## Excerpt provided
>>

Automating Security — Turning it up to 11!

Richard Haigh
Compliance at Velocity

--

BY RICHARD HAIGH

My name is Rich, and I am an automation addict — there, I’ve said it! For the last decade I have been evangelising and putting automation into action to help provide repeatable and reproducible (more on these two important words later) systems to deliver code and monitor systems.

If you looked at the projects I have delivered you would suggest my main drivers have been to provide low-risk systems that can operate at scale — satisfying both the Devs’ appetite for pace, and the Ops’ appetite for stability. On one level, this is true. However, in reality I have been working to make people happier — saving them from day-to-day drudgery and freeing up their time to focus on interesting and challenging work. My recipe is fairly simple. Find a process (one that gets repeated a lot) and codify it where you can — you know the story.

I’ve had a lot of success over the years putting these sorts of systems in place but there has always been an area that has eluded me, my automation nemesis: security and governance.

<<

[Entries in the collection]
>>

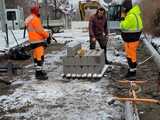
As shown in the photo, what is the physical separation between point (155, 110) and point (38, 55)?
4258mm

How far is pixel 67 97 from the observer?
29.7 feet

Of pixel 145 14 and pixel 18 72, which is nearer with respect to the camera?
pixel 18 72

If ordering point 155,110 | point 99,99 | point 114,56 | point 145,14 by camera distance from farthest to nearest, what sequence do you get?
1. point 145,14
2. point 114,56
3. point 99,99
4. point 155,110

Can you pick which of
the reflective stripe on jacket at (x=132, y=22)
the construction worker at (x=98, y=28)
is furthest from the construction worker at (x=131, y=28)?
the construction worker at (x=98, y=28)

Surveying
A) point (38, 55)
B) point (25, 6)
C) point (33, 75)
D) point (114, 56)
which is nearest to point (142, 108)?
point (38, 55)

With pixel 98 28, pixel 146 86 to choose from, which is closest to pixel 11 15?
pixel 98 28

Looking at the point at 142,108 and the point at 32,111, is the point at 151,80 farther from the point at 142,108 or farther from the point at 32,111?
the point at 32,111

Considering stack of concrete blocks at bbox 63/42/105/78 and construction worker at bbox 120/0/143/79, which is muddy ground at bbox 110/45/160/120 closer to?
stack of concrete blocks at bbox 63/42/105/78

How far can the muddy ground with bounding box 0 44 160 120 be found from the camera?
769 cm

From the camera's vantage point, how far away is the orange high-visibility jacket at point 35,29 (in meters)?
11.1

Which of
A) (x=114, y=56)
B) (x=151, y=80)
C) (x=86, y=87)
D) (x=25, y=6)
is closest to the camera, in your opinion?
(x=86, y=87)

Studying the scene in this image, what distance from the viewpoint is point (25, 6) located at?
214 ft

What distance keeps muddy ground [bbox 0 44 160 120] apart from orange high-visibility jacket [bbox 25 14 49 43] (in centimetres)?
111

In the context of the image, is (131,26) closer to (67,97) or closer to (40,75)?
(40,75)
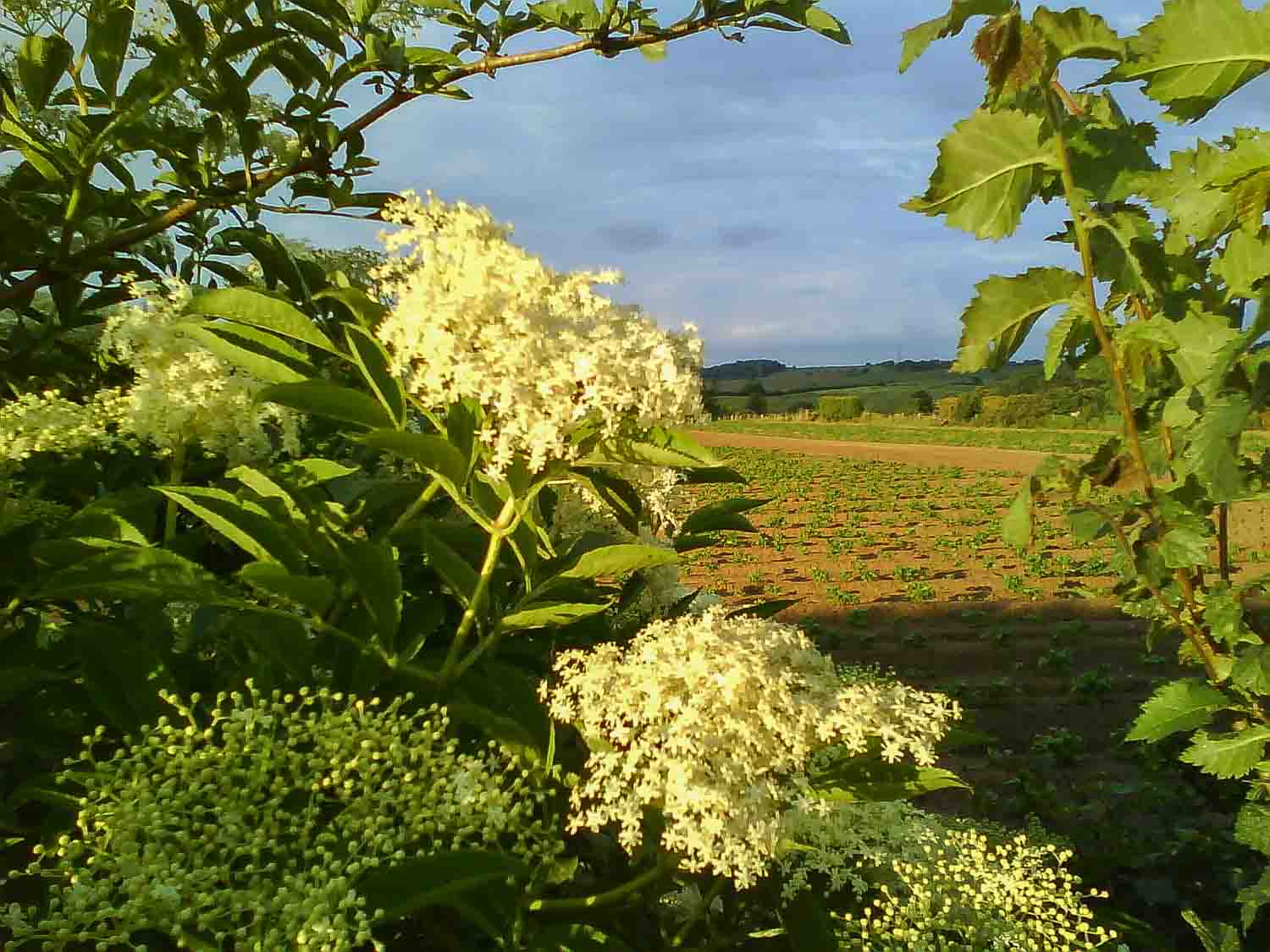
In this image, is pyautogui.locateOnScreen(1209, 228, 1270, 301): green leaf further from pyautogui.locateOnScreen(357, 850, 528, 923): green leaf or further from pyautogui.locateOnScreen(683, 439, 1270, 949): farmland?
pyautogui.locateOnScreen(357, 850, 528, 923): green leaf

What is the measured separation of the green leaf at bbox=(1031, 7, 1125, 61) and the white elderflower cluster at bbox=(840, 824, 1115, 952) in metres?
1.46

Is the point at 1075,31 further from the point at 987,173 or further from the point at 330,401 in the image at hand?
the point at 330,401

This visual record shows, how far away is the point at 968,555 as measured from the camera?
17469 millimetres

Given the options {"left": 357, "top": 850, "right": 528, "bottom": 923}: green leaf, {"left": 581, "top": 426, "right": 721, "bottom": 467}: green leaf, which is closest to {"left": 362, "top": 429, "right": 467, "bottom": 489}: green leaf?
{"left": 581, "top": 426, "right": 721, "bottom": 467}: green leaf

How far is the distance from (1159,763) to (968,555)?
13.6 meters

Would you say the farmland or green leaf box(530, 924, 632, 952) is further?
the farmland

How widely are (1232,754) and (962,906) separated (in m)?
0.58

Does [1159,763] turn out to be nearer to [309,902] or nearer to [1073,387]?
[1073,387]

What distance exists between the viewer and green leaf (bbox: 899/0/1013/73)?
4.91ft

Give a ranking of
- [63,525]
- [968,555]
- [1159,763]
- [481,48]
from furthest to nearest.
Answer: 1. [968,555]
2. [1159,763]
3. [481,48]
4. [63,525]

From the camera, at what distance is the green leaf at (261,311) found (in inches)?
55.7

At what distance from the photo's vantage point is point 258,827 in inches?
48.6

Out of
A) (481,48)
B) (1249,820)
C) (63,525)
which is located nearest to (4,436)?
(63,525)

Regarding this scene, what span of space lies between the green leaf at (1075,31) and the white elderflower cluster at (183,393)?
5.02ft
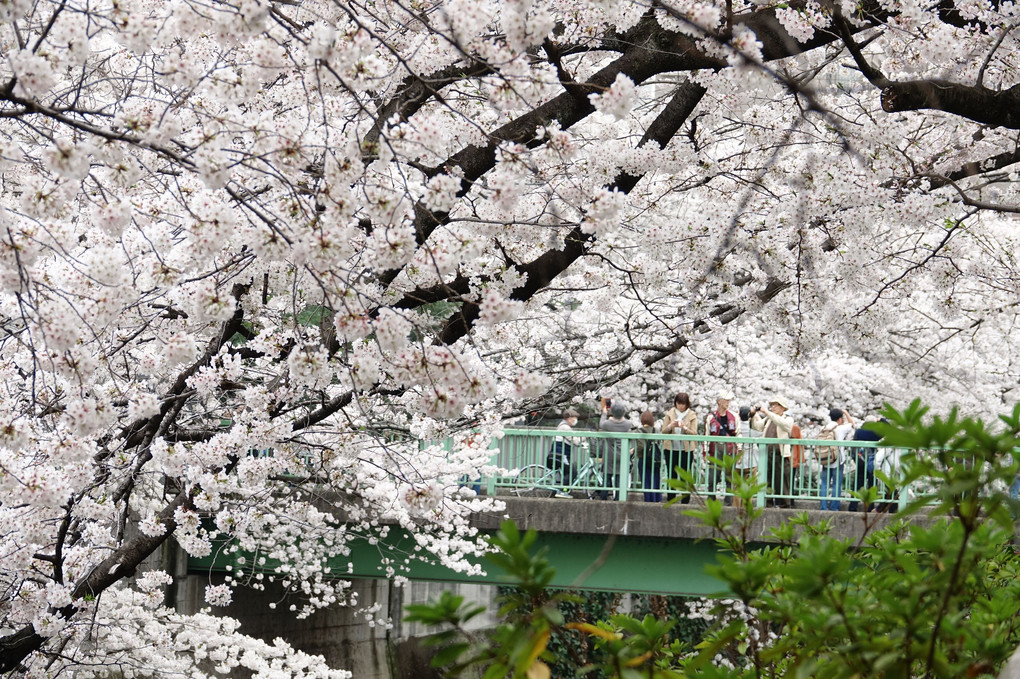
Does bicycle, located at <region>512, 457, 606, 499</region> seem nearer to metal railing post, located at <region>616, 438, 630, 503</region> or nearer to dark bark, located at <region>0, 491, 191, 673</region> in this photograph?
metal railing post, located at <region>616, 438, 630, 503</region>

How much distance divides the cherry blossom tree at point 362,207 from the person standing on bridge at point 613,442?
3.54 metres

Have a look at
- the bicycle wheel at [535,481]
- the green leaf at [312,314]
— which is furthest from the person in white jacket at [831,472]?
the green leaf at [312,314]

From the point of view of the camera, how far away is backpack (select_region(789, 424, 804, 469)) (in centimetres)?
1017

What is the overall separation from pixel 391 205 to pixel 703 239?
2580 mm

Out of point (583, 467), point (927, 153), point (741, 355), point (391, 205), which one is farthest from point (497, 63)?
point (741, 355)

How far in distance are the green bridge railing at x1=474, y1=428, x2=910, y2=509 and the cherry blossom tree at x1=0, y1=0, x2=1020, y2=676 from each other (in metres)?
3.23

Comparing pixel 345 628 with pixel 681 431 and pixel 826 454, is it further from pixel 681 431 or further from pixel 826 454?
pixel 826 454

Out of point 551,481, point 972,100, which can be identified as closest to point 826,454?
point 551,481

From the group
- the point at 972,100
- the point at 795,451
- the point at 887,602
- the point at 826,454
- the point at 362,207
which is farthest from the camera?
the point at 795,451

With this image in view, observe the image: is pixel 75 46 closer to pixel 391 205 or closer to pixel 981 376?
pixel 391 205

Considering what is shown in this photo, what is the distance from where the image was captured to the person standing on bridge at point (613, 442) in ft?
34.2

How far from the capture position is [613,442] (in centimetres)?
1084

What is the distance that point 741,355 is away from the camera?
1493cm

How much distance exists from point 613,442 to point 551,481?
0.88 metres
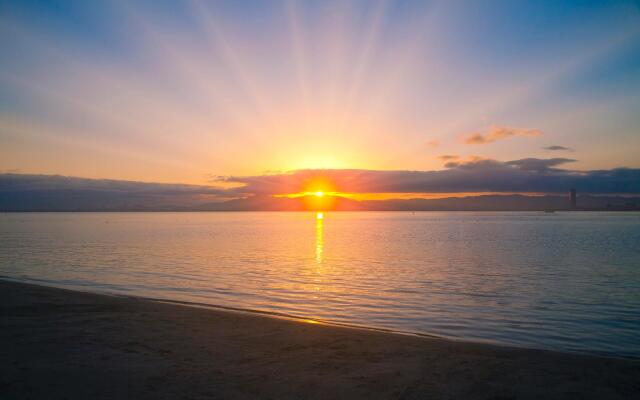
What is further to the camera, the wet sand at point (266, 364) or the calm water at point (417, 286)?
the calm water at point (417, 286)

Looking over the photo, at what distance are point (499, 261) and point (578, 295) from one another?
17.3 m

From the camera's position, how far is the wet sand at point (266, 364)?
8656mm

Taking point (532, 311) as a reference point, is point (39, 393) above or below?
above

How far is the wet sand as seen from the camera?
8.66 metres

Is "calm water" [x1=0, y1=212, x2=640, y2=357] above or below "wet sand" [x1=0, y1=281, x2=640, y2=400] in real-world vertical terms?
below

<<
>>

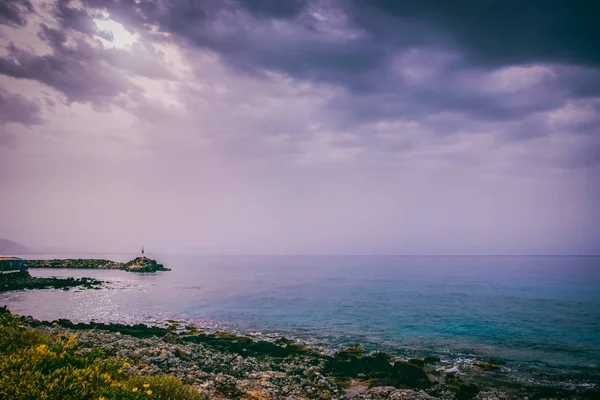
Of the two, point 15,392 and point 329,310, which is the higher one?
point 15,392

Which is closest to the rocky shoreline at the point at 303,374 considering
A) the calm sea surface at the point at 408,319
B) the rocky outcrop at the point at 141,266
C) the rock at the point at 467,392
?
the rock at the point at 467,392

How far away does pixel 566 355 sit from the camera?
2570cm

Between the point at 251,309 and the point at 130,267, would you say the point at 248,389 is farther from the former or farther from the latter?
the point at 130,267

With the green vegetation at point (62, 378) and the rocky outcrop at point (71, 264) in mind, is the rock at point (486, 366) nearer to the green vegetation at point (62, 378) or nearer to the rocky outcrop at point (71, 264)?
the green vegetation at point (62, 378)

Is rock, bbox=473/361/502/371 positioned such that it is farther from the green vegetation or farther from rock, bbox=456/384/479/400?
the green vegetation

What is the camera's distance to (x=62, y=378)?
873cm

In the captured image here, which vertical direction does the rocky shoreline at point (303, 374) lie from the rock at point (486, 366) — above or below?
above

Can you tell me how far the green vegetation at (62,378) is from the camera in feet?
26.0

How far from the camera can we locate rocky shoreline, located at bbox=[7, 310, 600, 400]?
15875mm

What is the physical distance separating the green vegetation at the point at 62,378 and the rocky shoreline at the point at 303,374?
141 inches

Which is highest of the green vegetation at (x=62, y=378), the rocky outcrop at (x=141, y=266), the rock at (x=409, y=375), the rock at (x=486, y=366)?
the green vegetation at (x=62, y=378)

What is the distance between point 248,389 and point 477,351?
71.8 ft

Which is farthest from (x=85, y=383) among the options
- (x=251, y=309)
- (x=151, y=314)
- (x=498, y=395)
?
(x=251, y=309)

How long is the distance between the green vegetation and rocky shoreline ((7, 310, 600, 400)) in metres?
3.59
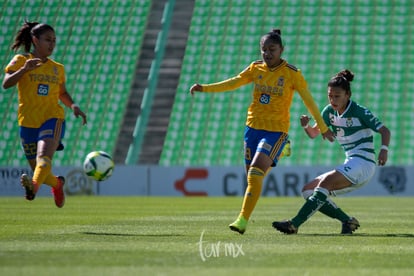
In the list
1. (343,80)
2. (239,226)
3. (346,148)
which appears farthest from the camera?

<<

## Prompt 1
According to the article on automating security, for how long has the author been evangelising and putting automation into action?
## Prompt 2
Duplicate the passage of the article on automating security starting at "BY RICHARD HAIGH" and ending at "and monitor systems.".
## Prompt 3
Summarize the article on automating security in two sentences.
The collection entries are separate material and are not part of the article on automating security.

## Exercise solution 1
For the last decade.

## Exercise solution 2
BY RICHARD HAIGH

My name is Rich, and I am an automation addict — there, I’ve said it! For the last decade I have been evangelising and putting automation into action to help provide repeatable and reproducible (more on these two important words later) systems to deliver code and monitor systems.

## Exercise solution 3
The author has spent the last decade promoting and applying automation to build repeatable, reproducible systems, with the real aim of saving people from day-to-day drudgery so they can focus on interesting and challenging work. Despite much success with such systems, the author names security and governance as the area that has always eluded them, calling it an automation nemesis.